I spent the weekend trying to see what the state of the art is for iPhone development, and ended up getting pretty far along in making a native iPhone game. (See http://robterrell.com/iphone_snapshot_0.jpg – the little figures are renders of the same models I originally used in Unity.)
What was really interesting was to learn that lots of useful CoreGraphics things, like OpenGL and CGGLContext, exist on the phone. There’s an OpenGLES library. No GLU or GLUT or glaux that I could find, though.
I don’t know any OpenGL at all, but if someone has some OpenGL code that can draw something interesting without GLUT or glaux, I’ll drop it into an iPhone app and we can see what it looks like.
Now to make this post relevant… even if it was software rendered 3D, it would be fantastic to develop for the iPhone in Unity. iPhone development is just Cocoa – I bet making an iPhone runtime for Unity wouldn’t be impossible, if you scale down your expectations.
The game in the screenshot is 2D (just bitmaps moving around). I just now tried to compile a true OpenGLES app for the iPhone but it can’t find the gl symbols (i.e. glBegin) at link time, even with the OpenGLES framework specified.
If you are 15, how long ago could you have possibly done that?
Also, do you have any tips to become smarter? I feel I got a slow start because all my parents did was watch TV and I didn’t know any better than to copy them.
Well, a long time ago relative to how long I’ve been programming. Considering I can now render Quake 3 maps, with a FPS camera view, and collision (but terrible collision response :(… Still need to work on physics), I’d say a year in tennager years, or 3 months in regular time
Umm…lol.
Get some type of motivation, read, read, read, experiment, ask googles questions, give it a lot of dedication. Oh, and did I mention read?
Seriously, I pretty much just sat down, read tutorials, articles, parts of books, documentations, then looked at how other people implemented something (not always if I had a good idea what I was doing), then tried to do it better (and different). Basically, give it all you’ve got, and always thrive to make what you have better.
@bliprob, if you can’t run true OpenGL apps, then how did you run the game you showed a screenshot of?
I gave this matter some thought, and here’s my take:
Find something you don’t know how to do, then do it (say, make a game, make a small movie, make a kickass 3D engine). Follow it through all the way.
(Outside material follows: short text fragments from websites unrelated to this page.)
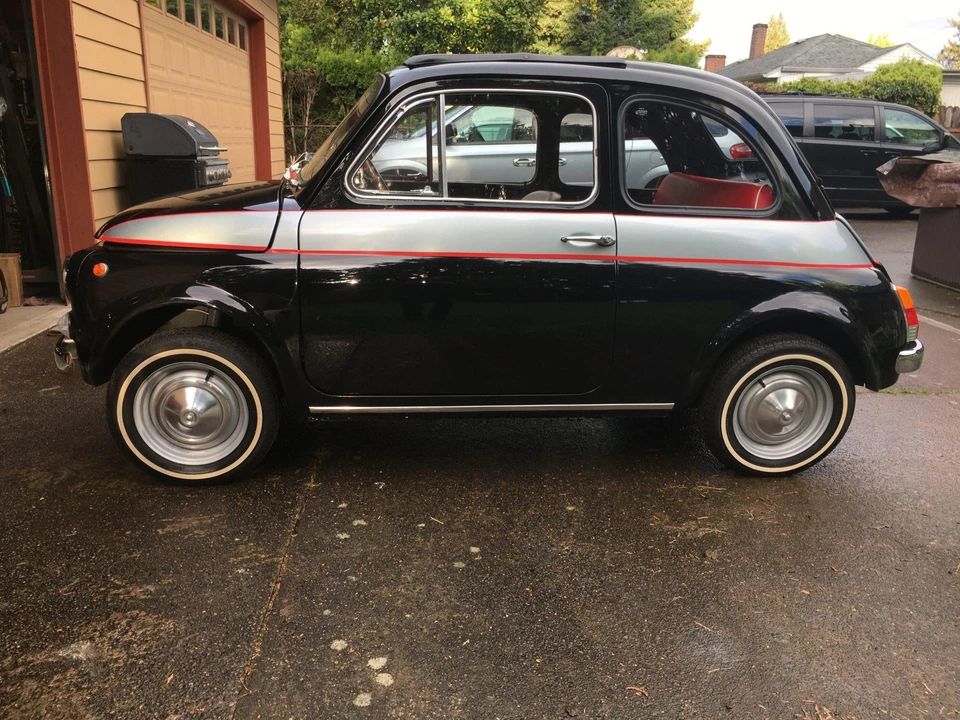 1966 Fiat Nuova 500 - Image 27 of 31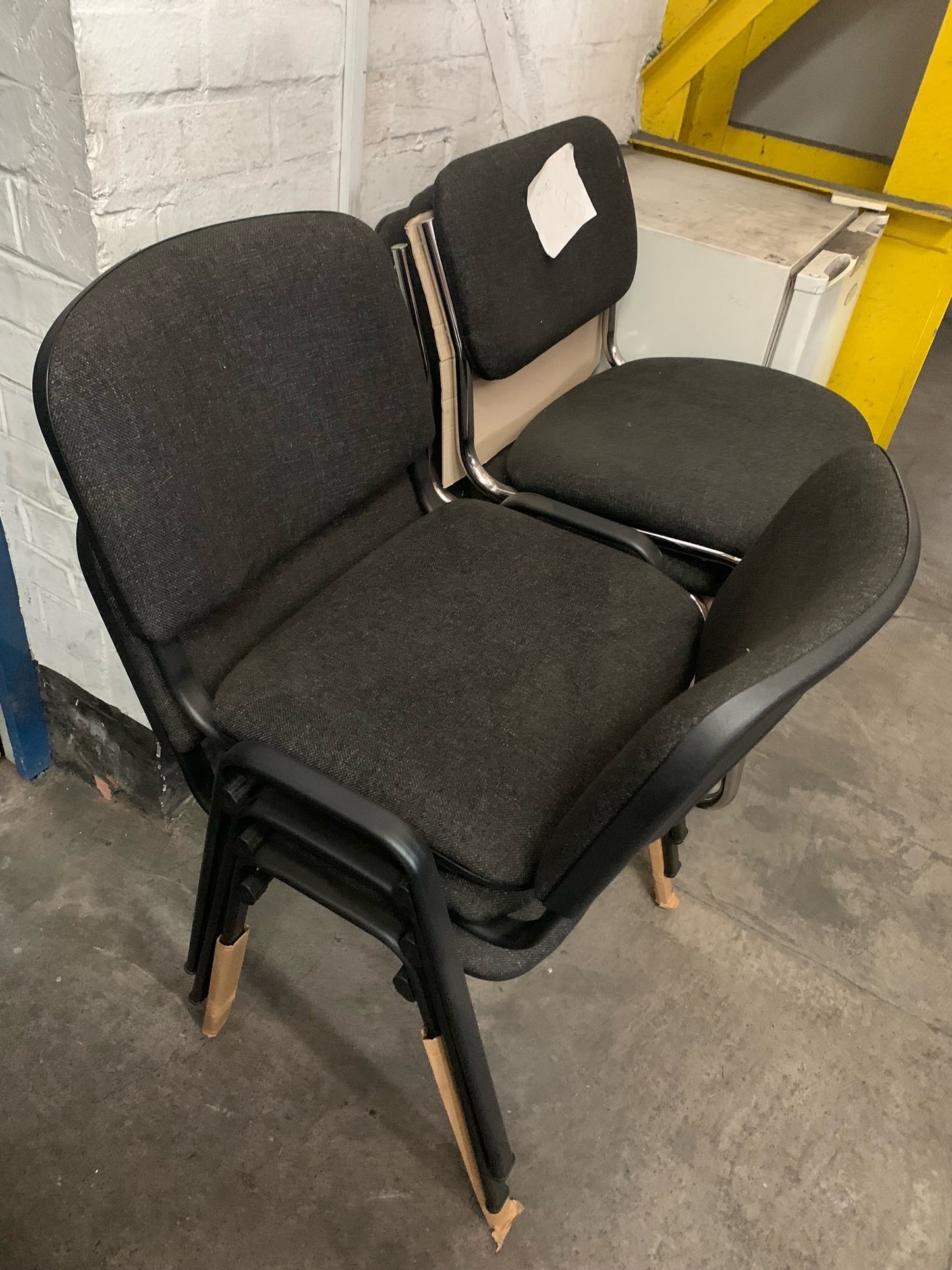 Slightly Imperfect Club Chairs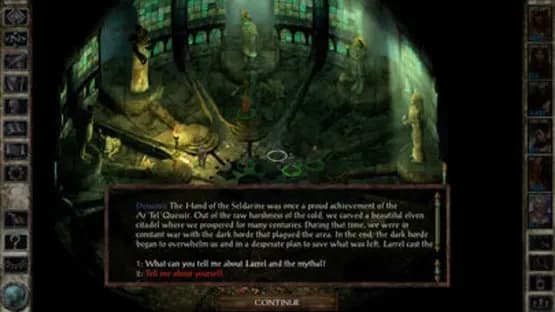 Icewind Dale — Screenshots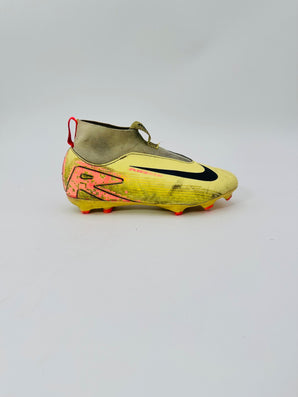 Nike Mercurial Superfly 8 Elite FG 'Dream Speed 004.1' - Volt / Bright Crimson / Black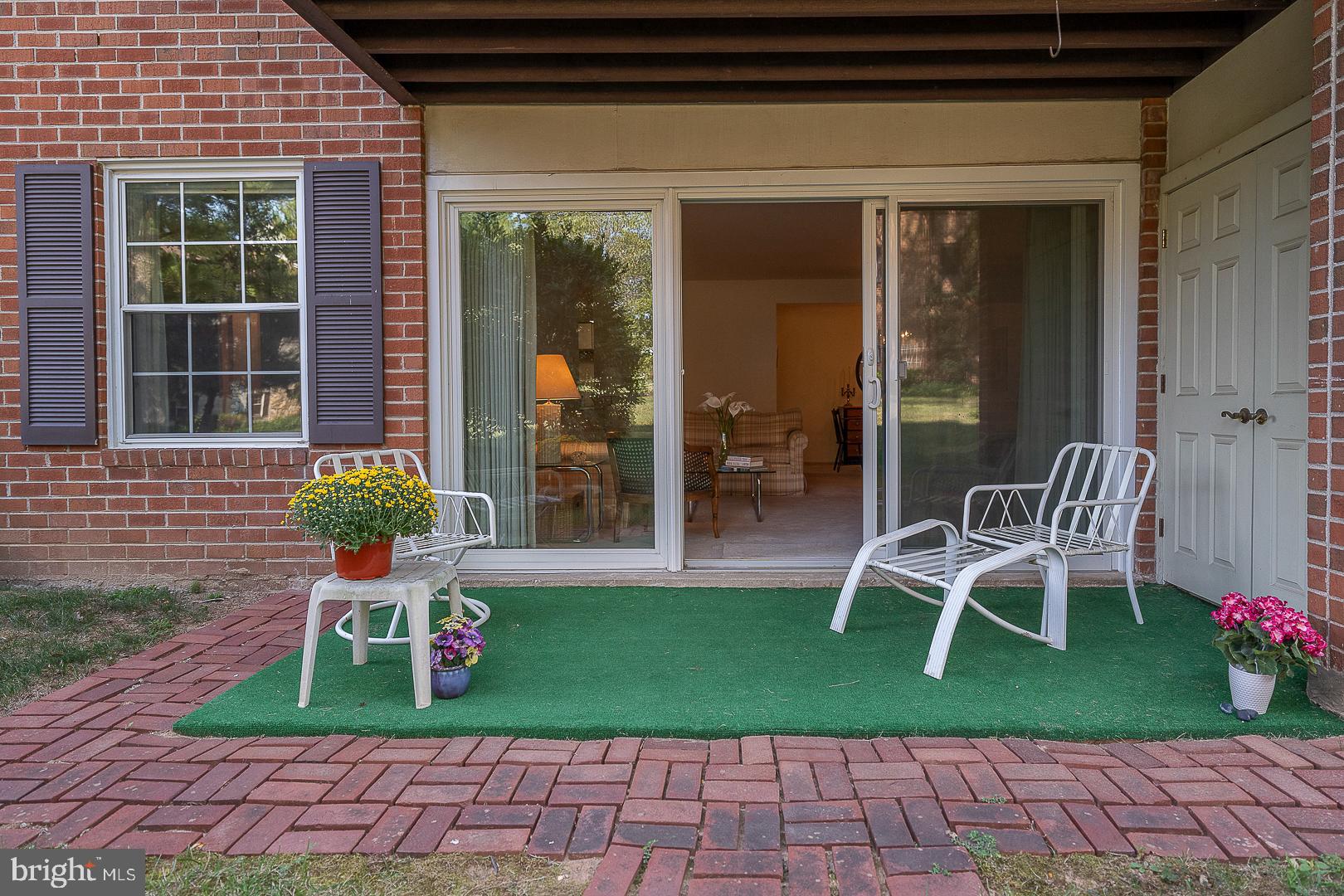 5 Drummers Lane Wayne, PA 19087 - Photo 4 of 33 Walk out Patio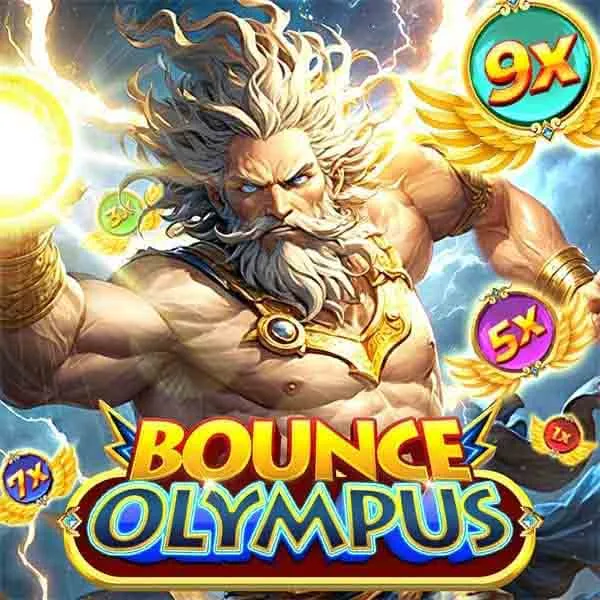 Bounceball Olympus - PORTBET88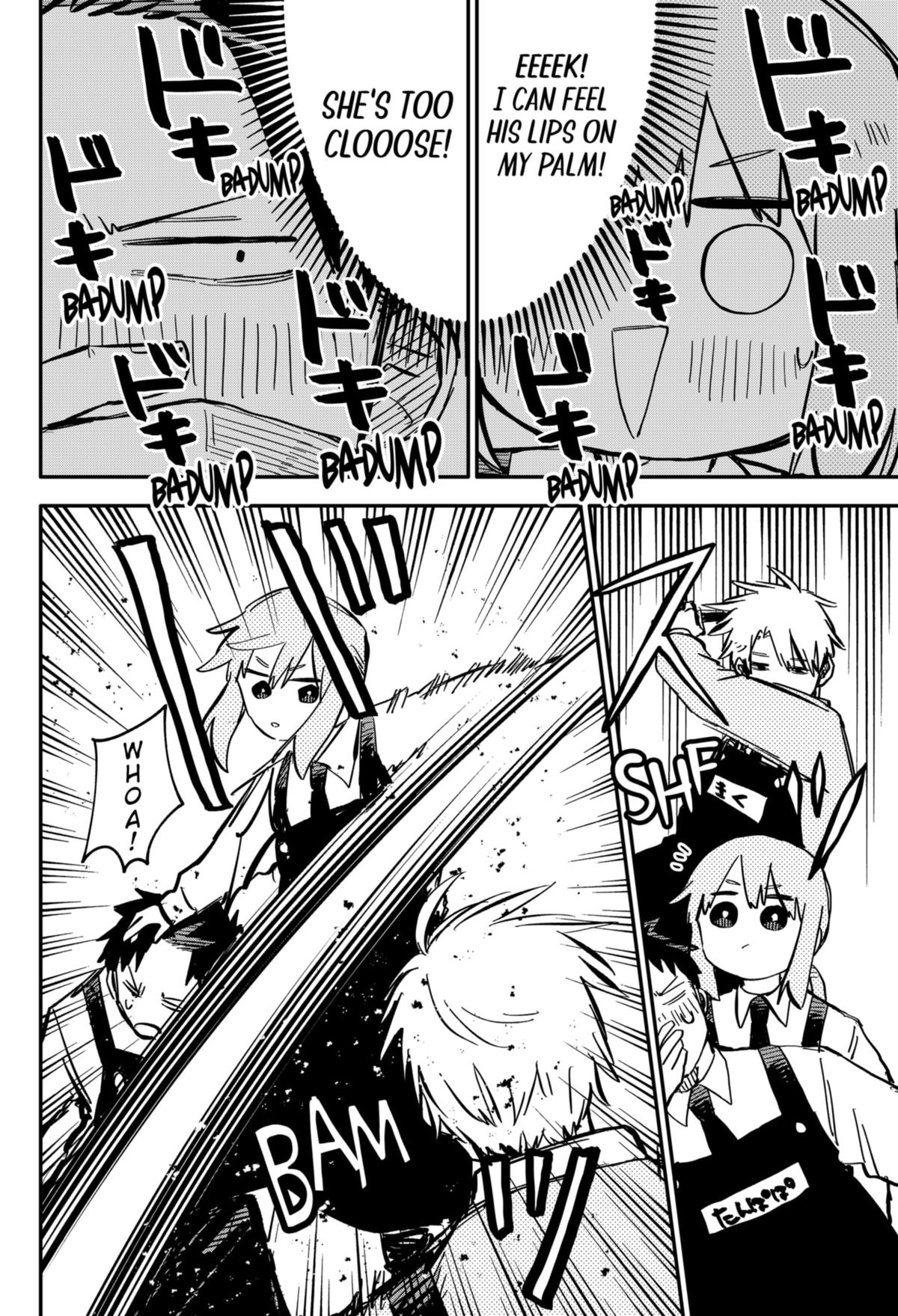 Read Kindergarten WARS EN Manga Online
Whenever you hit a stumbling block just keep chipping at it until it’s overcome.
This gives you (after a few years)
Some concrete knowledge (that will probably get outdated)
Problem solving skills (that carries into different fields just fine)
Confidence that you can solve anything given enough time.
Doesn’t solve the “getting off to a slow start” problem, though - but you’ll probably live for some 70 years, so you’ve got plenty of time to catch up
@bronxbomber92: in the screenshot, the game uses 2D bitmaps taken from 3D renders of characters (in Cheetah 3d). All of the art is stored as PNG files, which are rendered using [UIImage compositeToPoint] in the draw loop. The bridge and water artwork was made by hand in Freehand and Photoshop. Yes, Freehand, the artist is old school.
I’d like to get some 3D working on the phone, but I don’t know how to get around the linker error.
Yeah, like Jon said, OpenGL ES is not the same as OpenGL. Think OpenGL with 80% of the historical cruft removed. The first six letters in the name are the same though
Wow, glBegin() is cruft? They must have cleaned the heck out of that API. Thanks for the tip. And sorry to spam the Unity forum with unrelated nonsense. I was just excited.
The hardware most likely only operates on some array representation (i.e. vertex buffer objects). So glBegin and friends are somehow emulated before going to the hardware. This is both inefficient and needs code in OpenGL runtime to implement the functionality. On embedded platforms those concerns are more important than on regular machines.